In October I found myself driving to Atlanta for a coworker’s wedding so I added a couple new audio books from Audible onto my mp3 player (yes, I’m old school and still use an mp3 player as opposed to a mobile phone.)

One of the books that Audible suggested was Fitness Confidential by Vinnie Tortorich.

The book changed my life.

Vinnie’s story is truly inspirational and he introduced me to the world of no sugars, no grains (NSNG.)  In the book, Vinnie tells you how to eat, how to lift weights to build mass and strength, and he also tells you so much more. The book will inspire you, maybe make you cry from Vinnie’s touching story, maybe even help you put your life in perspective, and make you wonder how you keep coming up with so many excuses to keep from getting fit.  The book is part autobiography, part fitness book, part diet book, part self-improvement book but 100% entertaining and inspiring.

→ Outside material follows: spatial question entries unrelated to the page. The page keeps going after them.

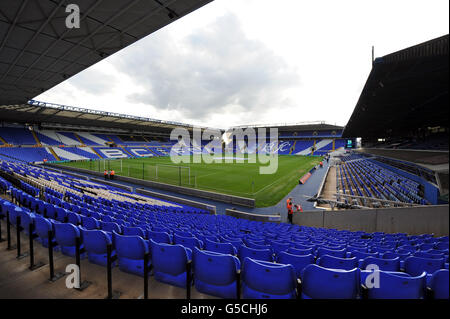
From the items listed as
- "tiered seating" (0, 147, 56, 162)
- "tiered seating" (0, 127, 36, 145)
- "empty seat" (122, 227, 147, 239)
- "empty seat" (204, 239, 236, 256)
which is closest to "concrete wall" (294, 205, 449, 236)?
"empty seat" (204, 239, 236, 256)

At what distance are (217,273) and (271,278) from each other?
0.69 m

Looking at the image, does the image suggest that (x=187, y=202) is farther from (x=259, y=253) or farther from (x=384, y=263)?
(x=384, y=263)

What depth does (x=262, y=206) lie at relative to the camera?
13.6 metres

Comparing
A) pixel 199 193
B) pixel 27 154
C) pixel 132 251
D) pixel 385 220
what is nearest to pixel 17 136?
pixel 27 154

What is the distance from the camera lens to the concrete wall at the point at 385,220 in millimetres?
4738

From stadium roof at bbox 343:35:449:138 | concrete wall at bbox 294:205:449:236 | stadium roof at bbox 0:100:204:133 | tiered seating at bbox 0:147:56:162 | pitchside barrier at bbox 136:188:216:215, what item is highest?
stadium roof at bbox 0:100:204:133

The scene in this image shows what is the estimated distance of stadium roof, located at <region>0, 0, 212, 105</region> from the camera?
21.9ft

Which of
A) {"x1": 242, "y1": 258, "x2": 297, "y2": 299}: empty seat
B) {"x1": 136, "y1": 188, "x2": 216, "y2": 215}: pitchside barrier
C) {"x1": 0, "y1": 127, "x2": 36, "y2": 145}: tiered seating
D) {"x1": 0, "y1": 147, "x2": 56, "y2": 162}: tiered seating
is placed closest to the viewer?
{"x1": 242, "y1": 258, "x2": 297, "y2": 299}: empty seat

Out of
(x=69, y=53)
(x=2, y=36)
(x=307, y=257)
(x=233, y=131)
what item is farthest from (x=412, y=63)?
(x=233, y=131)

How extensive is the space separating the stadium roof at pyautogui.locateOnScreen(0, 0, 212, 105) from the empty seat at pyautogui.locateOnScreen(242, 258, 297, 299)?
26.6 feet

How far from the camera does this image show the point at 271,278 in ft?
7.21

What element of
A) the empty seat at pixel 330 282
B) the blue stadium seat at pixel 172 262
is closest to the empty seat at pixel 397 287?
the empty seat at pixel 330 282

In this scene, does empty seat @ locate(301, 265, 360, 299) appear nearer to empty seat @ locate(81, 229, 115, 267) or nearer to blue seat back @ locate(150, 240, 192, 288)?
blue seat back @ locate(150, 240, 192, 288)
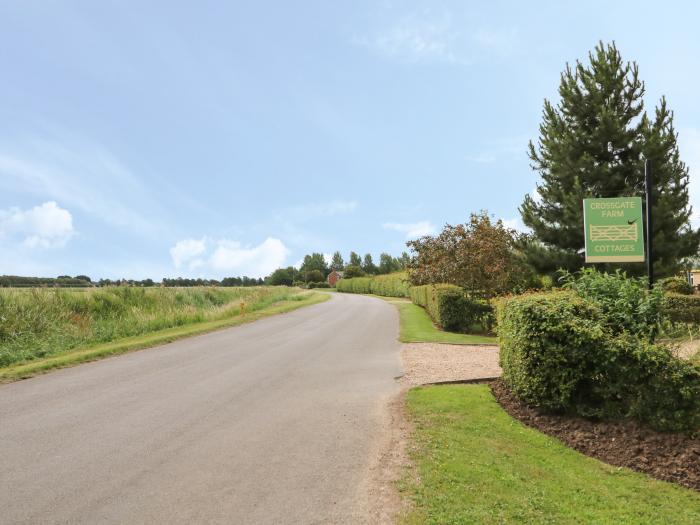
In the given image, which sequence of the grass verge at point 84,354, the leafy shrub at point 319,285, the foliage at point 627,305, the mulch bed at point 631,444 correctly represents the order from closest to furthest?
the mulch bed at point 631,444 < the foliage at point 627,305 < the grass verge at point 84,354 < the leafy shrub at point 319,285

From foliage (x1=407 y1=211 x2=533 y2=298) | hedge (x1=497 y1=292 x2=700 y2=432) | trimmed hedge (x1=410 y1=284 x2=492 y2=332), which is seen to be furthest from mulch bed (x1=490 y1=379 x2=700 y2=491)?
foliage (x1=407 y1=211 x2=533 y2=298)

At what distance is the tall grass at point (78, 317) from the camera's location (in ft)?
47.1

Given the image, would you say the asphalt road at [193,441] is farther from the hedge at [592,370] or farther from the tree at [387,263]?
the tree at [387,263]

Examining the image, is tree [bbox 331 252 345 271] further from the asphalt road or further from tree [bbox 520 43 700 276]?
the asphalt road

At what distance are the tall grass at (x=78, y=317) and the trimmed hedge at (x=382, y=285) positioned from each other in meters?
23.8

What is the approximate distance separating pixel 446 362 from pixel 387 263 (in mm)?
97238

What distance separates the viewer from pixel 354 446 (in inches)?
215

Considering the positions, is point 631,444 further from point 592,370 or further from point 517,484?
point 517,484

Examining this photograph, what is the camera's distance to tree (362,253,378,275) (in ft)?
377

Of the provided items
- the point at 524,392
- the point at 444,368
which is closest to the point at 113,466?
the point at 524,392

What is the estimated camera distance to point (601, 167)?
73.4 ft

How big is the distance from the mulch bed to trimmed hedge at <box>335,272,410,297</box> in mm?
34645

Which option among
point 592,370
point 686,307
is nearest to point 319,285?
point 686,307

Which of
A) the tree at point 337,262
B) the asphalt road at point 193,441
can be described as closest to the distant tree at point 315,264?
the tree at point 337,262
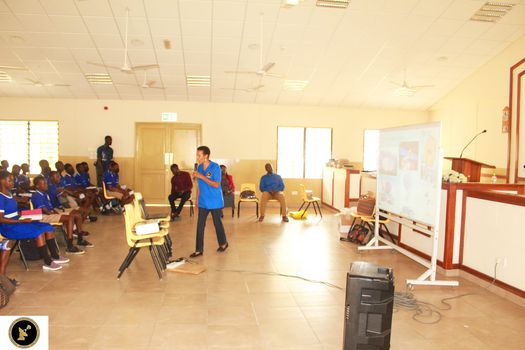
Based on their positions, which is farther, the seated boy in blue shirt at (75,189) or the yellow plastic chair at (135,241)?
the seated boy in blue shirt at (75,189)

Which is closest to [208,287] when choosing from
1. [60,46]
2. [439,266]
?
[439,266]

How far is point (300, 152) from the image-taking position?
36.1 ft

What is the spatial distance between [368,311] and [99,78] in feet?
28.1

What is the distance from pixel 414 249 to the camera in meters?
5.50

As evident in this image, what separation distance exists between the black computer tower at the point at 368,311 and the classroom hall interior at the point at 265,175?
Result: 0.04 feet

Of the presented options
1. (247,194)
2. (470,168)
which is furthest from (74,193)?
(470,168)

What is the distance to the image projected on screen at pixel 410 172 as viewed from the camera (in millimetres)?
4191

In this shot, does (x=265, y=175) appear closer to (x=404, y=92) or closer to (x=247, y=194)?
(x=247, y=194)

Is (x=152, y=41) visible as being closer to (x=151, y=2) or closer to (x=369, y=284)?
(x=151, y=2)

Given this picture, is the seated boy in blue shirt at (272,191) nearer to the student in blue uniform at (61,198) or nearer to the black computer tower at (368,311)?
the student in blue uniform at (61,198)

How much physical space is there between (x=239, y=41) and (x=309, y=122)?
4.09 m

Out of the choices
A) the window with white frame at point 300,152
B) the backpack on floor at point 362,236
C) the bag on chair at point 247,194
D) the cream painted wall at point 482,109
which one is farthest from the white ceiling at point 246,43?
the backpack on floor at point 362,236

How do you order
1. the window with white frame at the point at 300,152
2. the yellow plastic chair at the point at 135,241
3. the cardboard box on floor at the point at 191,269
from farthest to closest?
the window with white frame at the point at 300,152
the cardboard box on floor at the point at 191,269
the yellow plastic chair at the point at 135,241

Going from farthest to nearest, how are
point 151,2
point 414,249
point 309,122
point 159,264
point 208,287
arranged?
1. point 309,122
2. point 151,2
3. point 414,249
4. point 159,264
5. point 208,287
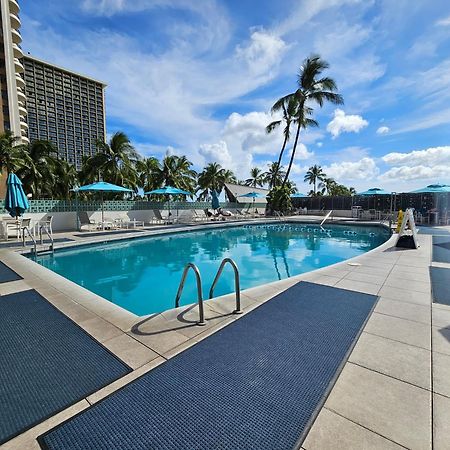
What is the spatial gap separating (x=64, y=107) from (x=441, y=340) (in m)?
94.1

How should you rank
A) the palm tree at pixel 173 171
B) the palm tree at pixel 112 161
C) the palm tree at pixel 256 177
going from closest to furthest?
the palm tree at pixel 112 161 → the palm tree at pixel 173 171 → the palm tree at pixel 256 177

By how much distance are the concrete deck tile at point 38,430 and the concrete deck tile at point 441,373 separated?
2.81 m

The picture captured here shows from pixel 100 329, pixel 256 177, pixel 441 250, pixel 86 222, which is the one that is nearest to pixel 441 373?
pixel 100 329

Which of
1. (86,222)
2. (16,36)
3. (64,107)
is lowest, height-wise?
(86,222)

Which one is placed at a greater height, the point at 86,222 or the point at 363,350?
the point at 86,222

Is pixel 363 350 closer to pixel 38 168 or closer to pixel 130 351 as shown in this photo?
pixel 130 351

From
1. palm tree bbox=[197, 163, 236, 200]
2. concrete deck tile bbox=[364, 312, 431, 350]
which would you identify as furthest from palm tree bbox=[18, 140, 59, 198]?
concrete deck tile bbox=[364, 312, 431, 350]

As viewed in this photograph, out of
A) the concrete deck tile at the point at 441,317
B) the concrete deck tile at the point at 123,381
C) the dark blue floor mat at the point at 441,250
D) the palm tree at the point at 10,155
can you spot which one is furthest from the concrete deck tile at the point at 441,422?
the palm tree at the point at 10,155

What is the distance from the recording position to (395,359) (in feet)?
8.09

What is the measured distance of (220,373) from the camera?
7.42 ft

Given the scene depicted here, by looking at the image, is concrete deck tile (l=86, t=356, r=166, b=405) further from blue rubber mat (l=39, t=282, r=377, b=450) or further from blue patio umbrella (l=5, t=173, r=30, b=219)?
blue patio umbrella (l=5, t=173, r=30, b=219)

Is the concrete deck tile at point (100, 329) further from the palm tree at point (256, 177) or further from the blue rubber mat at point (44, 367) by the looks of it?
the palm tree at point (256, 177)

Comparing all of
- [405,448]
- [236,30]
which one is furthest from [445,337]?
[236,30]

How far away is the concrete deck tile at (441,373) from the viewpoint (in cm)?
206
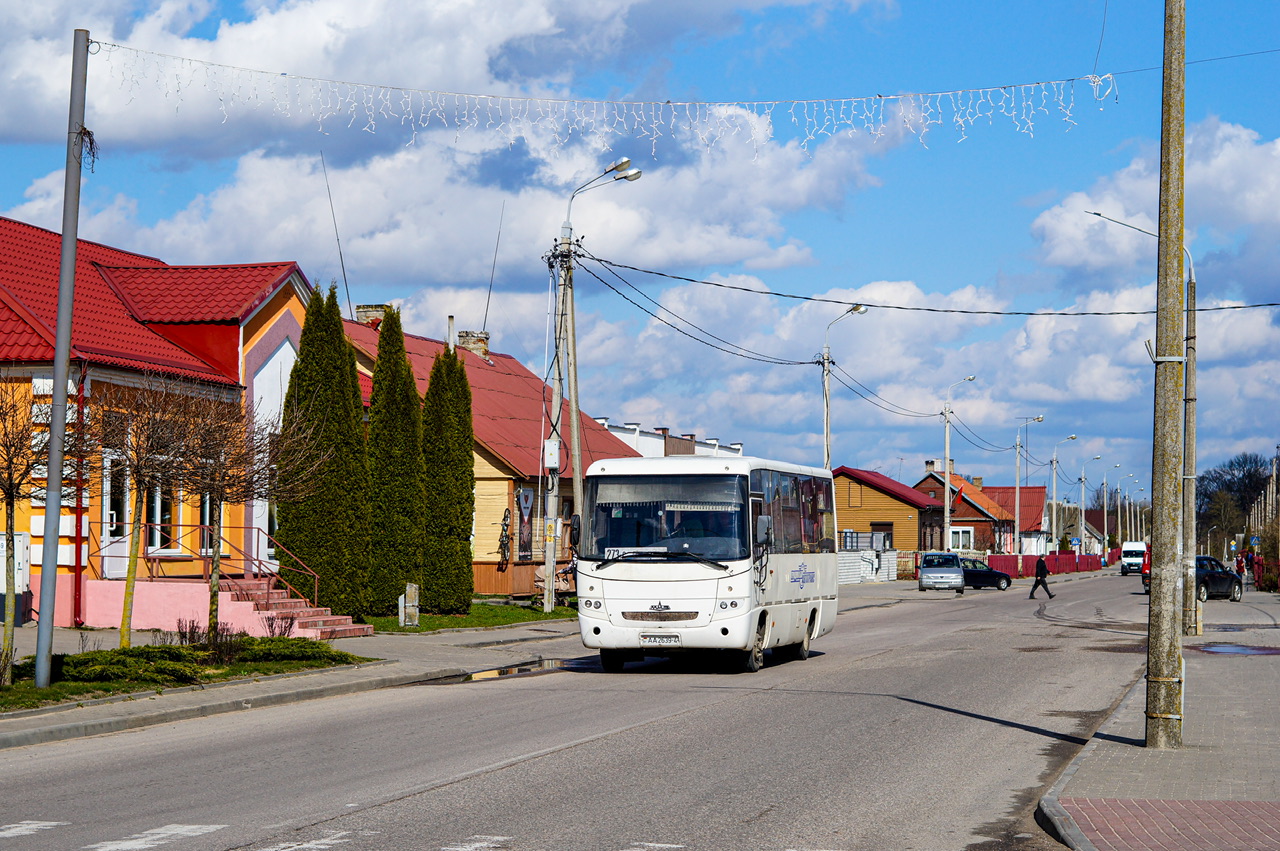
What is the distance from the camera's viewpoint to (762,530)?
758 inches

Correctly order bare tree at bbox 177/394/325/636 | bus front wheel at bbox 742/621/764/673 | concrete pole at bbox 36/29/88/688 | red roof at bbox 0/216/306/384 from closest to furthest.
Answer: concrete pole at bbox 36/29/88/688 → bare tree at bbox 177/394/325/636 → bus front wheel at bbox 742/621/764/673 → red roof at bbox 0/216/306/384

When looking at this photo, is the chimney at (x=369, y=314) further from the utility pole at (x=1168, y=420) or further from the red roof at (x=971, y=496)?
the red roof at (x=971, y=496)

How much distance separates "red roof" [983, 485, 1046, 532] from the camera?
130375 mm

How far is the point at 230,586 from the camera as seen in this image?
76.2ft

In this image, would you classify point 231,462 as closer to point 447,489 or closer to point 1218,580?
point 447,489

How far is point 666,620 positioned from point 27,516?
12.0 meters

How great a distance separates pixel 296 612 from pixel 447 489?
7.51 metres

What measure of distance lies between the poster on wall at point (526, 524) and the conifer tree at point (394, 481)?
12.9 metres

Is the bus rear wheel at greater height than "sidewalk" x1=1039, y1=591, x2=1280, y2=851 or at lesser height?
lesser

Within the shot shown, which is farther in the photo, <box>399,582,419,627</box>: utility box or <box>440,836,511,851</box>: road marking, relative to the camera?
<box>399,582,419,627</box>: utility box

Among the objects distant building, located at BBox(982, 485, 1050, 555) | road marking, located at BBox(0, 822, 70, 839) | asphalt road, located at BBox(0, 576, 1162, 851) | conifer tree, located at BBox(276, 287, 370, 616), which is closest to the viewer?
road marking, located at BBox(0, 822, 70, 839)

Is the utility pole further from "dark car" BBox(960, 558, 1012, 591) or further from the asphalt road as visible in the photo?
"dark car" BBox(960, 558, 1012, 591)

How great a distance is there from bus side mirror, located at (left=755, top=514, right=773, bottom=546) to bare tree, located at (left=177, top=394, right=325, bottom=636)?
6.86m

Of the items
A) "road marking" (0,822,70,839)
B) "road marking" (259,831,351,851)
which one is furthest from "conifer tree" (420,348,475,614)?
"road marking" (259,831,351,851)
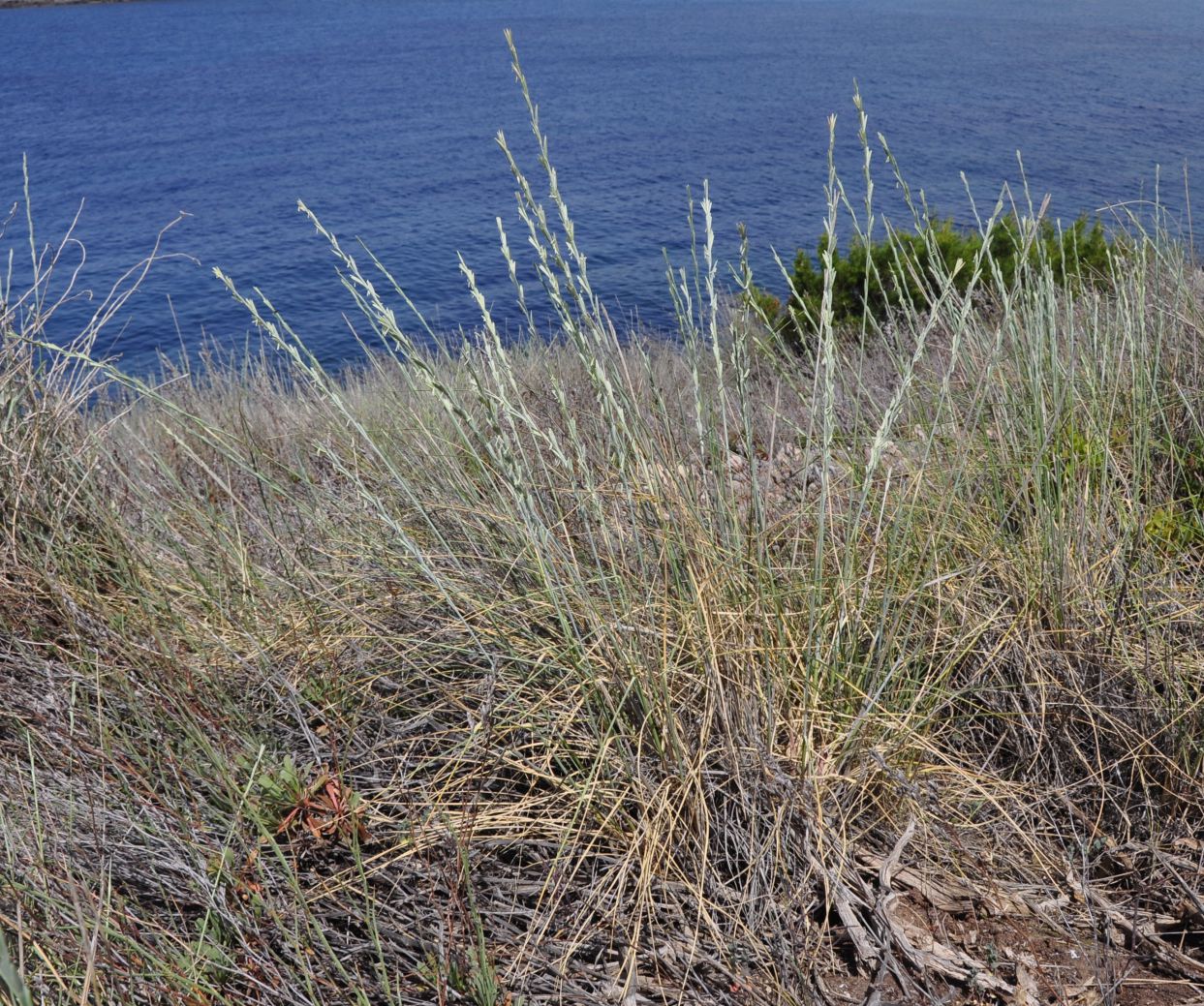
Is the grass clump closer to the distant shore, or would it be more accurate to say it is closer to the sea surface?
the sea surface

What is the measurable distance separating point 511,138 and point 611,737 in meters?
24.7

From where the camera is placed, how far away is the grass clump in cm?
181

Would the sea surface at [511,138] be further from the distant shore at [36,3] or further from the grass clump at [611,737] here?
the distant shore at [36,3]

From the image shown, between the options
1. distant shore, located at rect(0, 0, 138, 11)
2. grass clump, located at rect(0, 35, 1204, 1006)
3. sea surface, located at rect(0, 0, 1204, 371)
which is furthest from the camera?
distant shore, located at rect(0, 0, 138, 11)

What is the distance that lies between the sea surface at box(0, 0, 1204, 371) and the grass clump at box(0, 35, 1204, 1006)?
139 inches

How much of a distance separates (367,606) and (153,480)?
1.83m

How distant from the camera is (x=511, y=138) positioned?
24.5 meters

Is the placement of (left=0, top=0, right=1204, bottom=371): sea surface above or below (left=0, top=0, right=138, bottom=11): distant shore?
below

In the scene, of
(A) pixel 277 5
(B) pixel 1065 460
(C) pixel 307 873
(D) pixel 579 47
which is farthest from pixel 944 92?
(A) pixel 277 5

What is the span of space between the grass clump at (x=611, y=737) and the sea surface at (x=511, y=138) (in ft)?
11.6

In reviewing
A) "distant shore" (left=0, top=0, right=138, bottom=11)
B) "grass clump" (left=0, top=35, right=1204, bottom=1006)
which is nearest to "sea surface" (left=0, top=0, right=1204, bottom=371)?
"grass clump" (left=0, top=35, right=1204, bottom=1006)

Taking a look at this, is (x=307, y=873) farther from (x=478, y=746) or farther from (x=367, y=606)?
(x=367, y=606)

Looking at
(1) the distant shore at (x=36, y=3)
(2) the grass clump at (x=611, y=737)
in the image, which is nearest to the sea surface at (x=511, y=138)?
(2) the grass clump at (x=611, y=737)

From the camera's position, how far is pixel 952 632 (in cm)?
246
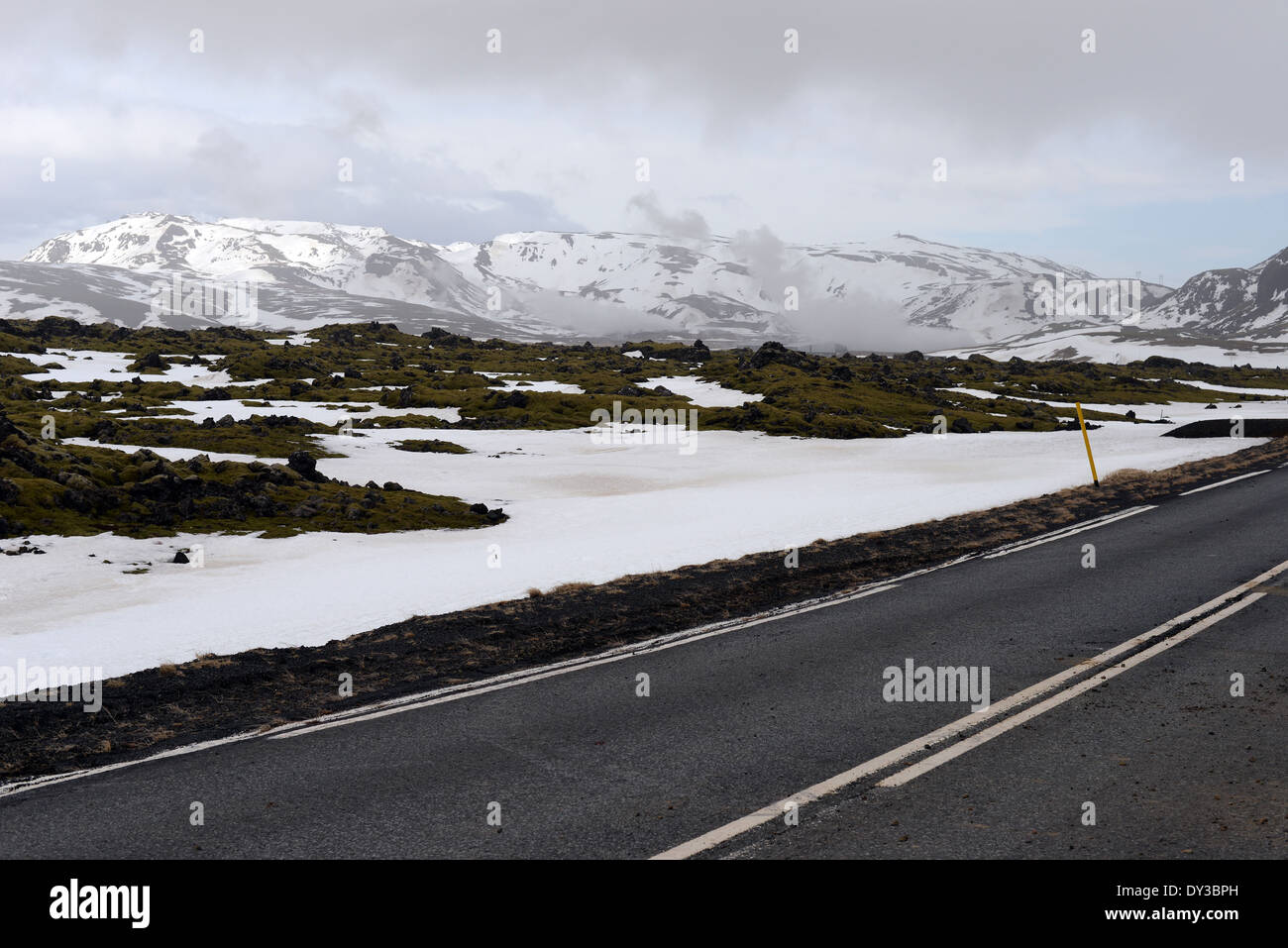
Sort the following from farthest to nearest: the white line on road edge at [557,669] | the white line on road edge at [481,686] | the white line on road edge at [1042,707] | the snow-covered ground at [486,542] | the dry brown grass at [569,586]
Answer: the dry brown grass at [569,586] < the snow-covered ground at [486,542] < the white line on road edge at [557,669] < the white line on road edge at [481,686] < the white line on road edge at [1042,707]

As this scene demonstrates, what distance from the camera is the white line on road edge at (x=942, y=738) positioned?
7.19m

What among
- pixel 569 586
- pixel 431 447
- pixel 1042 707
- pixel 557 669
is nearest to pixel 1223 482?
pixel 569 586

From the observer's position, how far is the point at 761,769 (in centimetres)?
852

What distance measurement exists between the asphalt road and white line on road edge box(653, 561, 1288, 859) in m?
0.07

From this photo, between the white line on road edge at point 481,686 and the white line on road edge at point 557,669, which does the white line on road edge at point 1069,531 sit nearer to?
the white line on road edge at point 557,669

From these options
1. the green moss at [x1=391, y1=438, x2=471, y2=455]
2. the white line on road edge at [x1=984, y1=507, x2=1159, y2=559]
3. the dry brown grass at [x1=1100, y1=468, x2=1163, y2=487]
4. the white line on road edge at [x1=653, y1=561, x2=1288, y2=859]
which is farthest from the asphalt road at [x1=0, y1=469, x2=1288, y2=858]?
the green moss at [x1=391, y1=438, x2=471, y2=455]

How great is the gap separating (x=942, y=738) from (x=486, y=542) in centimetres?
1948

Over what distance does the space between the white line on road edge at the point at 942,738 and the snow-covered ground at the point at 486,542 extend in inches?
388

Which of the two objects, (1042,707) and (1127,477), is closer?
(1042,707)

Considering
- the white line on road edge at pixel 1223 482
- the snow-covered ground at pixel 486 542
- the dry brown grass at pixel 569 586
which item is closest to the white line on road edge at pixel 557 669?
the dry brown grass at pixel 569 586

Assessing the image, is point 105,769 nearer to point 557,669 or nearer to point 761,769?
point 557,669

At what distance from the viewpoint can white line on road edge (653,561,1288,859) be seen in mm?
7188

I can say that Fitness Confidential was a turning point in my life and it made me take weight training more seriously and more importantly, taught me how to eat properly.

So many people try to eat right but are misled by labels promising to be “heart healthy” or somehow better for you.  Most of these claims are based on faulty science, plain ignorance, or marketing manipulation.

Avoid eating sugars and avoid eating grains and the rest falls into place.